● EXERCISE DATA
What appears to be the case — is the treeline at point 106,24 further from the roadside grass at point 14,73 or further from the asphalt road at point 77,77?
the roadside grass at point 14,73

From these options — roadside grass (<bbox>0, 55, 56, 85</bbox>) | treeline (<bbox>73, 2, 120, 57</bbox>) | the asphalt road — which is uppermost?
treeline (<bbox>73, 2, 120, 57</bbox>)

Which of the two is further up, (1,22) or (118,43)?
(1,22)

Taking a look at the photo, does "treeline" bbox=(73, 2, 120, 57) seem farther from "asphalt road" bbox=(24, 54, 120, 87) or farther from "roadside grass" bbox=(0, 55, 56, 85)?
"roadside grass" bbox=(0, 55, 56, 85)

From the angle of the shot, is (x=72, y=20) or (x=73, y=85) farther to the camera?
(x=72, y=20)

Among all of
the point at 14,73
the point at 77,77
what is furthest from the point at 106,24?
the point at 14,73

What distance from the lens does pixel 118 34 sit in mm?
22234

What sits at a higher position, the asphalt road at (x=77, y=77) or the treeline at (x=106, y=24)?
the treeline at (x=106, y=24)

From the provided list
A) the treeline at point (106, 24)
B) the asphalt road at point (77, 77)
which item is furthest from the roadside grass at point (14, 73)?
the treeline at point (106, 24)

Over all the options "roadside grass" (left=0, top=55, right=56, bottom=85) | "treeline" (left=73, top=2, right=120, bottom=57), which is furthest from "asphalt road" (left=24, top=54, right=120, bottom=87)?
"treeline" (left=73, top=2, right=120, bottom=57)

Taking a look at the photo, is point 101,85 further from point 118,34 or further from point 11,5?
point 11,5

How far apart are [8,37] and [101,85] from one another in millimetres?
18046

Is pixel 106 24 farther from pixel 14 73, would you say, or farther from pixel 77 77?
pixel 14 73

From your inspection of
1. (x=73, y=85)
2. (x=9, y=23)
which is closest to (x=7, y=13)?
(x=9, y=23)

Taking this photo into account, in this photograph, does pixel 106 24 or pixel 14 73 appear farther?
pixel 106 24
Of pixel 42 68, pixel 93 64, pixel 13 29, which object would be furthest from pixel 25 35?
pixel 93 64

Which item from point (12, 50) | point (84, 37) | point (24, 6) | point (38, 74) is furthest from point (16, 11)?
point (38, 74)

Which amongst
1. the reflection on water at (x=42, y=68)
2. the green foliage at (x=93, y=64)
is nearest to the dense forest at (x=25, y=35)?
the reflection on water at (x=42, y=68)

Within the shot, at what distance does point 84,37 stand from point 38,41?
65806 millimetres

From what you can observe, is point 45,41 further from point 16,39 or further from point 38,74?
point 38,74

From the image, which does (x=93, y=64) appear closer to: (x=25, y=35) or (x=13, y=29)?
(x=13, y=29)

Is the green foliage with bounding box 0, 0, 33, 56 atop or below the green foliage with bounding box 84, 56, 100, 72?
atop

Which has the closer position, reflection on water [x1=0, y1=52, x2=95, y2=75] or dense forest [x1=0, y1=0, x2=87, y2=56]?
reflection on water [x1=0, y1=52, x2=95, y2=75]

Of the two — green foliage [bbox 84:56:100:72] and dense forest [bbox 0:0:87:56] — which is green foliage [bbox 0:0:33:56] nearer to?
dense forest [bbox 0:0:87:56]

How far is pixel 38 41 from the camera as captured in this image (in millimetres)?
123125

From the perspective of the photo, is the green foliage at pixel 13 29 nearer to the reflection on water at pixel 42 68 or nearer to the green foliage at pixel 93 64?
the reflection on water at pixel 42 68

● TASK PROMPT
Exactly as they are written, print the entries again.

● WRITTEN SOLUTION
What appears to be the case — is the treeline at point 106,24 further from the roadside grass at point 14,73 or further from the asphalt road at point 77,77?
the roadside grass at point 14,73

From these options — roadside grass (<bbox>0, 55, 56, 85</bbox>) | treeline (<bbox>73, 2, 120, 57</bbox>) | the asphalt road — which is uppermost?
treeline (<bbox>73, 2, 120, 57</bbox>)

Which of the two is further up, (1,22) or (118,43)?
(1,22)

Taking a look at the photo, does "treeline" bbox=(73, 2, 120, 57) seem farther from "asphalt road" bbox=(24, 54, 120, 87) or farther from "roadside grass" bbox=(0, 55, 56, 85)?
"roadside grass" bbox=(0, 55, 56, 85)

From the angle of the shot, is (x=72, y=20) or (x=73, y=85) farther to the camera?
(x=72, y=20)

Among all of
the point at 14,73
the point at 77,77
what is furthest from the point at 106,24?
the point at 14,73

What distance from the lens does pixel 118 34 sit in mm?
22234

What sits at a higher position, the asphalt road at (x=77, y=77) or the treeline at (x=106, y=24)?
the treeline at (x=106, y=24)

From the provided list
A) the treeline at point (106, 24)
B) the asphalt road at point (77, 77)
which item is furthest from the roadside grass at point (14, 73)?
the treeline at point (106, 24)

Over all the options "roadside grass" (left=0, top=55, right=56, bottom=85) | "treeline" (left=73, top=2, right=120, bottom=57), which is furthest from "asphalt road" (left=24, top=54, right=120, bottom=87)?
"treeline" (left=73, top=2, right=120, bottom=57)

Taking a look at the photo, is point 101,85 further from point 118,34 or further from point 11,5?
point 11,5

How far apart are [8,37] and [101,85] from one another in millimetres?
18046

Is pixel 106 24 farther from pixel 14 73, would you say, or farther from pixel 77 77?
pixel 14 73

From your inspection of
1. (x=73, y=85)
2. (x=9, y=23)
which is closest to (x=7, y=13)?
(x=9, y=23)

Taking this photo into account, in this photograph, does pixel 106 24 or pixel 14 73 appear farther?
pixel 106 24
Of pixel 42 68, pixel 93 64, pixel 13 29, which object would be furthest from pixel 25 35?
pixel 93 64

Which item from point (12, 50) | point (84, 37) | point (24, 6) | point (38, 74) is furthest from point (16, 11)?
point (38, 74)

Which amongst
1. the reflection on water at (x=42, y=68)
2. the green foliage at (x=93, y=64)
is nearest to the dense forest at (x=25, y=35)?
the reflection on water at (x=42, y=68)

Within the shot, at what distance does point 84,37 stand from point 38,41?
65806 millimetres

From what you can observe, is point 45,41 further from point 16,39 or further from point 38,74?
point 38,74

From the image, which does (x=93, y=64) appear closer to: (x=25, y=35) or (x=13, y=29)?
(x=13, y=29)

Is the green foliage with bounding box 0, 0, 33, 56 atop or below the green foliage with bounding box 84, 56, 100, 72?
atop

Which has the closer position, reflection on water [x1=0, y1=52, x2=95, y2=75] or dense forest [x1=0, y1=0, x2=87, y2=56]?
reflection on water [x1=0, y1=52, x2=95, y2=75]

Of the two — green foliage [bbox 84:56:100:72] and dense forest [bbox 0:0:87:56] — which is green foliage [bbox 0:0:33:56] nearer to?
dense forest [bbox 0:0:87:56]

How far is pixel 38 41 from the camera as captured in this image (in millimetres)?
123125

From the perspective of the photo, is the green foliage at pixel 13 29 nearer to the reflection on water at pixel 42 68 or nearer to the green foliage at pixel 93 64?
the reflection on water at pixel 42 68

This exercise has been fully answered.